Parents may instruct their children not to interrupt an ongoing conversation and start talking because they feel so. It is essential to check this behaviour and encourage self-control.

Parents need to model appropriate listening behaviour so that their child may learn to listen attentively and respond aptly.

Parents may also like to show their children the art of entering a conversation politely and the right way to behave when somebody joins a lively conversation which includes greeting the person with an encouraging smile and nod.

The ability to communicate effectively is a key skill, and the better we are at it, the better our quality of life will be.

If we consider the stages of a child's development: they communicate first with their parents, then with siblings and friends, and then with other adults such as their school teachers.

A child will learn to communicate by watching and listening to their parents, and then mimicking their words and actions; the more you communicate with your child, the earlier and quicker they will develop these skills.

Reading is a great activity to help improve your child's communication proficiency; it develops their language acquisition and introduces them to a range of vocabulary, helping them communicate with ease and clarity. As they get older, reading together provides an excellent opportunity for discussion, creating an environment where a child can comfortably and confidently get used to articulating and sharing their ideas.

Through interaction and play with siblings and friends, a child will develop social skills and interpersonal skills alongside their communication skills. These skills will make them feel at greater comfort in social situations, where they will find it easier to strike up conversations with peers, and make new friends. Through these relationships, they will also hone their listening skills as well as their ability to empathize and interpret non-verbal communication cues.

When a child begins school, presentations, class discussions, dramatizations, and oral exams will become regular activities for them, all of which will call directly upon their verbal communication skills; likewise, they may, as part of the application process, have to go along to an interview when applying to a secondary school or sixth form. In these situations, you will want a child to feel confident, not only speaking in front of a crowd or meeting a new acquaintance but also assured in their own ability to converse fluently and make a good impression.

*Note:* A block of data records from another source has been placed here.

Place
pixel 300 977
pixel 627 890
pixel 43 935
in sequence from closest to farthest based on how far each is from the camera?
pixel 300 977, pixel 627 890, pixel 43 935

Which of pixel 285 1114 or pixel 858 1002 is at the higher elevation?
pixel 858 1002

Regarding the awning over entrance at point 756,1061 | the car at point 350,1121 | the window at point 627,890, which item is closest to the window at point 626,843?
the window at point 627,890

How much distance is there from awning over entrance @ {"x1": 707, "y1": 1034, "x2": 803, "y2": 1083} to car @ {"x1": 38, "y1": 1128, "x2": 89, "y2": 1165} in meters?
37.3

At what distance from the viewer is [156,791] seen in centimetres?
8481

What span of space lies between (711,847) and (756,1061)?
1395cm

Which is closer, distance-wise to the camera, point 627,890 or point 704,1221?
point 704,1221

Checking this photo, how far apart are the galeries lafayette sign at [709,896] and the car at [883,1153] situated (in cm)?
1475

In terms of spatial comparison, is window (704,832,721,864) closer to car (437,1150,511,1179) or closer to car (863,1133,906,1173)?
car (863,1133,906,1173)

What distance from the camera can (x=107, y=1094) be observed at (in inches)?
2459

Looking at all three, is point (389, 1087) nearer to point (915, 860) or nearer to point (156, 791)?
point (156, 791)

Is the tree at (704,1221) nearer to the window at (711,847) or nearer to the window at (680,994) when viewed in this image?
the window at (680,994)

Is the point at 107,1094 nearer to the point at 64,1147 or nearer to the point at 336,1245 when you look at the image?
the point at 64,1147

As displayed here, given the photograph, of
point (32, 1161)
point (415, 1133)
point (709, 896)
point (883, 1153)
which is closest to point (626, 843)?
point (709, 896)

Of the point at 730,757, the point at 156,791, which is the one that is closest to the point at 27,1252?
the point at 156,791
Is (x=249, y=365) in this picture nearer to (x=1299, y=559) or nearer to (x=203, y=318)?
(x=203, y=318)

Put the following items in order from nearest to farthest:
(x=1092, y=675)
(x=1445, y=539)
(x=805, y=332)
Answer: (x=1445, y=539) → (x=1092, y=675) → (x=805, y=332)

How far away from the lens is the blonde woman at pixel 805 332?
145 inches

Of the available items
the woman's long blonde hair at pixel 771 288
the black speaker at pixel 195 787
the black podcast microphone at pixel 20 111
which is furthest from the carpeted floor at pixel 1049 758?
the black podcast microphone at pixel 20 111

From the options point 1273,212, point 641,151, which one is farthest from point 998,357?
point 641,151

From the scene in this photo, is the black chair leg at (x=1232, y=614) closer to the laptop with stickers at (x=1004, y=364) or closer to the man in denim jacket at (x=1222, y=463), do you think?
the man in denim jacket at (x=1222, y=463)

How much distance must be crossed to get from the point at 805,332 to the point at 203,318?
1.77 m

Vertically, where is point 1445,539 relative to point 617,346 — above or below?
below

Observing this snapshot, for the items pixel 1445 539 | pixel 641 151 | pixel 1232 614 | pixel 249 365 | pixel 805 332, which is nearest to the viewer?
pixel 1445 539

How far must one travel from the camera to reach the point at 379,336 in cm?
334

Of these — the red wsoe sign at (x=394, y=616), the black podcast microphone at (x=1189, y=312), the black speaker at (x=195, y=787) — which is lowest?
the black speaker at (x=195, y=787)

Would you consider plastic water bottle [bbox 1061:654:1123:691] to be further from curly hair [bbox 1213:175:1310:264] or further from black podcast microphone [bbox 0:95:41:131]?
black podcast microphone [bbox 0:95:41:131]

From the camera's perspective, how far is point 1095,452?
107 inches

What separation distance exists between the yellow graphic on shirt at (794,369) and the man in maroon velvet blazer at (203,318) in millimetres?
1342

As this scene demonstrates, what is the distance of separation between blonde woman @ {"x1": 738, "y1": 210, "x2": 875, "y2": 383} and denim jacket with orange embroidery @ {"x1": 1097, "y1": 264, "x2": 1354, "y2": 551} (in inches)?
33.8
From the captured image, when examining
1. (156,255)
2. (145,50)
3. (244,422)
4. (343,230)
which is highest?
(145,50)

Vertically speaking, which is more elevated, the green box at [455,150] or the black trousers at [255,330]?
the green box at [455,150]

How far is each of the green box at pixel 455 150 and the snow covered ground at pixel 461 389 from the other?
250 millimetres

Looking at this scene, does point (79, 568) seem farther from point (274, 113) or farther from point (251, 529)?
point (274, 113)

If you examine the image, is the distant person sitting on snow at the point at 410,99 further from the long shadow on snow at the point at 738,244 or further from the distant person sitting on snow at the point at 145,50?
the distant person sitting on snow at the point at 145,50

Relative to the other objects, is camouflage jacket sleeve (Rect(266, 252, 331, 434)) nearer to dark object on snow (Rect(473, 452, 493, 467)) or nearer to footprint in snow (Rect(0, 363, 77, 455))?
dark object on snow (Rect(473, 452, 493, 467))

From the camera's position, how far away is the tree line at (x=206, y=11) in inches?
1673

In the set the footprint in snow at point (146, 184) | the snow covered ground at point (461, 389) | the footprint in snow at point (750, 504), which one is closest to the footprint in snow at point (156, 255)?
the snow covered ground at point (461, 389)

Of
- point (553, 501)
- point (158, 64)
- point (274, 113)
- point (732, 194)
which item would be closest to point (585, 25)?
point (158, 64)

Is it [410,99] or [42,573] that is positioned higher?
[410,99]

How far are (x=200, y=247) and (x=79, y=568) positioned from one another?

A child who is good at communicating verbally will find it easier to produce written communications, and thus will likely perform better in their school examinations and written assignments.

Looking to their future, being able to communicate with employers is crucial, no matter what industry or career you are in. Good communication skills are listed amongst the most desirable skills on nearly every job specification and will give you an advantage over your colleagues when competing for additional responsibilities.

Being able to deliver instructions, lead meetings, carry out presentations and liaise with clients, consumers, suppliers, etc., are just some of the communication skills needed to successfully gain those bigger opportunities.

Like any skill, communication skills can be developed and refined with practice, but by helping develop good communication skills in a child from their youth, you are equipping them straight away with the skills to build a successful future.